### Exercise task 1
List every whisky that the column on London's oldest whisky shop names by brand.

### Text segment
▶

The Last Bite: London's Oldest Whisky Shop Won't Let Soho Die
Welcome back to The Last Bite, our column on the survival of traditional food establishments. Today, we visit Milroy’s, a whisky shop that has operated in Soho since 1964—and intends to do so for many years to come.
Welcome back to The Last Bite, our column documenting the survival of traditional food establishments in a ramen-slurping, matcha latte-sipping, novelty cafe-obsessed world. As cities develop and dining habits change, can the dive bars and defiantly untrendy restaurants keep up?
Today, we meet the team—both human and canine—behind Milroy's, a whisky shop in London's Soho.
If the ominous news reports are to be believed, Soho is dying. Some say its businesses are being strangled by impossible rents and tight legislation that has already forced iconic clubs like Madame Jojo's to close. Others put it down to a sinister plot to "clean up" the area's seedy reputation, one that seeks to push out the gay bars and sex shops and drinking dens that give Soho its character. Or maybe Crossrail is to blame.
There are lots of theories, some more conspiratorial than others.
But Martyn Simpson, current owner of Milroy's, the oldest whisky shop in London, located on Soho's Greek Street, doesn't have complete sympathy for that point of view. Yes, he agrees, the taxes are extortionate and seem to rise by massive amounts for no apparent reason, but it's not all doom and disaster.
"People complain—'Oh this place is closing'—well do something about it," says Simpson, who is known in true Soho style by everyone simply as "Simo." "I didn't have loads of money and I don't come from money, but I had a good idea, I put together a plan, and there are people out there with money who want to invest. Do something about it."
Simo speaks from experience. Two years ago, he noticed that Milroy's was gradually turning into a generic posh wine shop.
"It was breaking my heart a little bit that we were going to lose another bit of the history of Soho," he says. "These guys, the Milroy brothers, I loved them. They'd got me into whisky."
Jack and Wallace Milroy arguably got us all into drinking single malts.
"Before the 60s, everyone drank blends, like Johnnie Walker Red Label," explains Simo. "The Milroys would go up to Scotland and started to ask the distilleries for their single malts. Back then, there were only three or four distilleries even doing them. The brothers would van them down to London and sell them in this shop where we are now."
The Milroys opened their shop in 1964.
"They were the driving force behind getting distilleries to make single malts. Glenfiddich were the first to release a commercially sold single malt in 1967," he adds. "Before that the only ones you could buy were really old and very expensive."
Both the shop and the brothers are legendary, but in the 90s, things began to go awry.
"Rumour has it that Jack didn't want his wife to get the shop as part of their divorce settlement, so he sold it to a friend dirt cheap. When his friend realised how much he'd been making, he didn't want to sell it back to him."
A few years after that, Milroy's had been sold to wine merchants Jeroboams and gradually, a piece of whisky history began to fade from view. Until Simo came along, with his "do something about it" philosophy.
"Over a decade ago, I was looking for a bottle of whisky for a friend's dad or something and a mate of mine told me to check this place out," he remembers. "I popped my head in and bought my first bottle, Bruichladdich Classic Laddie."
Although it wasn't the full-blown original whisky shop experience, Simo was a convert.
"Whisky became pretty much the only thing I'd drink. I'm like a Victorian gent but trapped in a hipster's body," he laughs.
Under Jeroboam's ownership, the shop's focus swung towards wine. Simo noticed that they had a licence for a large room downstairs that they were only using for occasional wine tastings.

◀

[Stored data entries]
▶

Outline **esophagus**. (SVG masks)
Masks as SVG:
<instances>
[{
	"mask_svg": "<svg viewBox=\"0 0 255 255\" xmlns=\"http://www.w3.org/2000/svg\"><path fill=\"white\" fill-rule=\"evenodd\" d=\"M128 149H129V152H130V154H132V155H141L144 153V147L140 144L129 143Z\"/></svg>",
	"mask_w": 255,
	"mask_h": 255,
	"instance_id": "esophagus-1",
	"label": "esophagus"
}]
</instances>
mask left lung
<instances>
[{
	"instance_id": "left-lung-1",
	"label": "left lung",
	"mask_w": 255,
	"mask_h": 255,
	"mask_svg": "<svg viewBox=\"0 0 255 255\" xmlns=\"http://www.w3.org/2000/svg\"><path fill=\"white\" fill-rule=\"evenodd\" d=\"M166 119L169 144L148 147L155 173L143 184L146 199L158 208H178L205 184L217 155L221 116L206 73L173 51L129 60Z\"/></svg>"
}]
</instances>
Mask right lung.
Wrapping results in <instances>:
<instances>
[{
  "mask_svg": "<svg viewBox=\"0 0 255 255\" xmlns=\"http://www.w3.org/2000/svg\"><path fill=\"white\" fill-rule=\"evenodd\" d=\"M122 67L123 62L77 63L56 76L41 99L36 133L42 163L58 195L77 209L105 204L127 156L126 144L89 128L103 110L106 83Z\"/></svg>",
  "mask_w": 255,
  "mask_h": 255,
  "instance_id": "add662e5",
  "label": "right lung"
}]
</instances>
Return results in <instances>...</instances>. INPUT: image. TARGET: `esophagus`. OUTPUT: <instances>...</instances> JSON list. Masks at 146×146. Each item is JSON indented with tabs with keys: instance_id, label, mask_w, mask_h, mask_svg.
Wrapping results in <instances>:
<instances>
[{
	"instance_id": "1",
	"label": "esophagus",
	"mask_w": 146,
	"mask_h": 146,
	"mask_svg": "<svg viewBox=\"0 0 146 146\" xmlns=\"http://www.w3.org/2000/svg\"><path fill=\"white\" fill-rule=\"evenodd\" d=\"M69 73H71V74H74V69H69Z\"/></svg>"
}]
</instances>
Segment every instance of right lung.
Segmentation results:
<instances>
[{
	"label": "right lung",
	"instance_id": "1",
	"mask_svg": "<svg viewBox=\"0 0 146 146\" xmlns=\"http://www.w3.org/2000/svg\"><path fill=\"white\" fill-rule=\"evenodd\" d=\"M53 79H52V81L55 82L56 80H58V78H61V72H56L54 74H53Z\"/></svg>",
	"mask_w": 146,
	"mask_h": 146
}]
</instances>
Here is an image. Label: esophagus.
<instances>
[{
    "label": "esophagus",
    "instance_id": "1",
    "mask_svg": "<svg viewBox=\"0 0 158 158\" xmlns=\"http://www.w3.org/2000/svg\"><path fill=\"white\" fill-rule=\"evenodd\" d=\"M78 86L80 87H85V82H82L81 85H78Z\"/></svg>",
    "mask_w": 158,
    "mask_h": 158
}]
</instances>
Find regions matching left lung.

◀

### Exercise task 2
In the entries, begin at the line that has "Here is an image. Label: esophagus." and stop after the last line of the entries. Swap "Find" for "Locate" in those lines and give only them back, with all else unchanged.

### Task output 1
Johnnie Walker Red Label
Glenfiddich
Bruichladdich Classic Laddie

### Task output 2
Here is an image. Label: esophagus.
<instances>
[{
    "label": "esophagus",
    "instance_id": "1",
    "mask_svg": "<svg viewBox=\"0 0 158 158\" xmlns=\"http://www.w3.org/2000/svg\"><path fill=\"white\" fill-rule=\"evenodd\" d=\"M78 86L80 87H85V82H82L81 85H78Z\"/></svg>",
    "mask_w": 158,
    "mask_h": 158
}]
</instances>
Locate regions matching left lung.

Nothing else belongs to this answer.